What is asked =>
Locate each line in the records below that contains the string "reflection", matching case exactly, and copy those lines out.
= = = = = = =
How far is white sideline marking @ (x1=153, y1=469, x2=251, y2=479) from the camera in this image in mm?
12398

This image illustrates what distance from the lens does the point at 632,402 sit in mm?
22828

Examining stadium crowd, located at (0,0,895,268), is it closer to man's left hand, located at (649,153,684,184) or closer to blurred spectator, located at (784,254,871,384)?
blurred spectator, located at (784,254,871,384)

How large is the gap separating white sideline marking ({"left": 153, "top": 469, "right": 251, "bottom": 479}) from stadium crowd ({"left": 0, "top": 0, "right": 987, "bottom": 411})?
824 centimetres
= = = = = = =
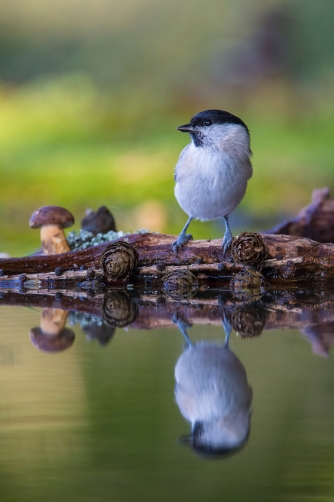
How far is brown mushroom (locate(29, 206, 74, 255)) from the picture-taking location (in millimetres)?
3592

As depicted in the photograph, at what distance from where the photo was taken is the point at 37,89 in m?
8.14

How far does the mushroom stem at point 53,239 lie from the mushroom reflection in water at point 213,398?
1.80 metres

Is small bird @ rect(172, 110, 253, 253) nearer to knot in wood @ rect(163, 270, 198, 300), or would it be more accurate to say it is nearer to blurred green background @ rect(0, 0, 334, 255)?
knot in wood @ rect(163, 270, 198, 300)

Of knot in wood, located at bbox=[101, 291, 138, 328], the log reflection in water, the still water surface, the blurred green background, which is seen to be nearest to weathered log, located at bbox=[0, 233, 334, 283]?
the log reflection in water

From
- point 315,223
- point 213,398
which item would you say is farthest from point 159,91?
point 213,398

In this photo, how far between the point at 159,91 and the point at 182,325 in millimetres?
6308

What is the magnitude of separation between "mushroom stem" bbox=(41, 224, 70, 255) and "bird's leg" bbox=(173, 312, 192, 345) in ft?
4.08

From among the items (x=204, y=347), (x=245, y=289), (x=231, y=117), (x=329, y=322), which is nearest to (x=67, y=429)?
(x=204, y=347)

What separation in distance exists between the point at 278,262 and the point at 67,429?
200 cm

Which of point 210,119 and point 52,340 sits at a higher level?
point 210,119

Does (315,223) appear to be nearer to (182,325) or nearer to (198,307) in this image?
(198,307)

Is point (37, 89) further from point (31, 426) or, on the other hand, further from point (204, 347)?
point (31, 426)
= = = = = = =
Solution to this problem =>
How far does the mushroom stem at point 53,239 lie from the mushroom reflection in water at point 213,398?
Of knot in wood, located at bbox=[101, 291, 138, 328], the log reflection in water, the still water surface, the blurred green background, which is seen to be nearest to weathered log, located at bbox=[0, 233, 334, 283]?
the log reflection in water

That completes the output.